## Stated exercise
Convert every line of the listing below into a numbered list, omitting the blank lines.

☆ ☆ ☆ ☆ ☆ ☆ ☆

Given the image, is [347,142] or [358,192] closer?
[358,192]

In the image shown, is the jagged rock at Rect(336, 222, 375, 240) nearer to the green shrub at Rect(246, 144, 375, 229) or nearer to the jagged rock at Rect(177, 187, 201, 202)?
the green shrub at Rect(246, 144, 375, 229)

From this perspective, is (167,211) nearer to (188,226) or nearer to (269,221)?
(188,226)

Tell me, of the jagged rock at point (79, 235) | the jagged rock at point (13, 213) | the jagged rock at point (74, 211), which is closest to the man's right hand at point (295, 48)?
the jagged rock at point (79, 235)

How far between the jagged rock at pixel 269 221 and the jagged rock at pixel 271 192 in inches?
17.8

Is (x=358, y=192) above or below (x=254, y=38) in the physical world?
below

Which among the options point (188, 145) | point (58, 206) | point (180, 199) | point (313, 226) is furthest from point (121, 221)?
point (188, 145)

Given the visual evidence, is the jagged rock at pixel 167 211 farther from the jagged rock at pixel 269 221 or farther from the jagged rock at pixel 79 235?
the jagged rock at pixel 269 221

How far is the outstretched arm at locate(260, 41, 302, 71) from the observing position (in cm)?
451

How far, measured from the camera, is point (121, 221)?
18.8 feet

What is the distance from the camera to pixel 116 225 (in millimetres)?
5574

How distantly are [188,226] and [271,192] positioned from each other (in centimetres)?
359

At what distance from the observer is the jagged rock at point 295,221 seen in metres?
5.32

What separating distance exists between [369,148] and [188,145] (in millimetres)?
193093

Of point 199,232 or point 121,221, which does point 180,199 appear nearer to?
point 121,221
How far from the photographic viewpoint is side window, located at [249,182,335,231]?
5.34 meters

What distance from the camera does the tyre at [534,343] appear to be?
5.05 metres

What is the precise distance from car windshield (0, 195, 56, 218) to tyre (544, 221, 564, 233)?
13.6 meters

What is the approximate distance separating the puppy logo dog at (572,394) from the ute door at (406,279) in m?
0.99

☆ ☆ ☆ ☆ ☆ ☆ ☆

## The reply
1. Given the image, is [347,142] or [358,192] closer?
2. [358,192]
3. In the image shown, is the jagged rock at Rect(336, 222, 375, 240) nearer to the green shrub at Rect(246, 144, 375, 229) or nearer to the jagged rock at Rect(177, 187, 201, 202)?
4. the green shrub at Rect(246, 144, 375, 229)
5. From this perspective, is (167,211) nearer to (188,226) or nearer to (269,221)?
6. (188,226)
7. Tell me, of the jagged rock at point (79, 235) | the jagged rock at point (13, 213) | the jagged rock at point (74, 211), which is closest to the man's right hand at point (295, 48)?
8. the jagged rock at point (79, 235)
9. How far between the jagged rock at pixel 269 221 and the jagged rock at pixel 271 192 in inches?
10. 17.8
11. Is (x=358, y=192) above or below (x=254, y=38) in the physical world?
12. below
13. Which among the options point (188, 145) | point (58, 206) | point (180, 199) | point (313, 226) is furthest from point (121, 221)?
14. point (188, 145)
15. Given the visual evidence, is the jagged rock at pixel 167 211 farther from the jagged rock at pixel 269 221 or farther from the jagged rock at pixel 79 235?
16. the jagged rock at pixel 269 221
17. How far is the outstretched arm at locate(260, 41, 302, 71) from the observing position (in cm)?
18. 451
19. How far, measured from the camera, is point (121, 221)?
20. 18.8 feet
21. What is the distance from the camera to pixel 116 225 (in millimetres)?
22. 5574
23. How distantly are [188,226] and [271,192] positioned from each other (in centimetres)?
24. 359
25. At what distance from the observer is the jagged rock at point 295,221 seen in metres?
26. 5.32
27. What separating distance exists between [369,148] and [188,145] (in millimetres)?
28. 193093
29. Of point 199,232 or point 121,221, which does point 180,199 appear nearer to?
30. point 121,221
31. How far from the photographic viewpoint is side window, located at [249,182,335,231]?
32. 5.34 meters
33. What distance from the camera does the tyre at [534,343] appear to be?
34. 5.05 metres
35. What is the precise distance from car windshield (0, 195, 56, 218) to tyre (544, 221, 564, 233)?
36. 13.6 meters
37. What is the approximate distance separating the puppy logo dog at (572,394) from the ute door at (406,279) in m?
38. 0.99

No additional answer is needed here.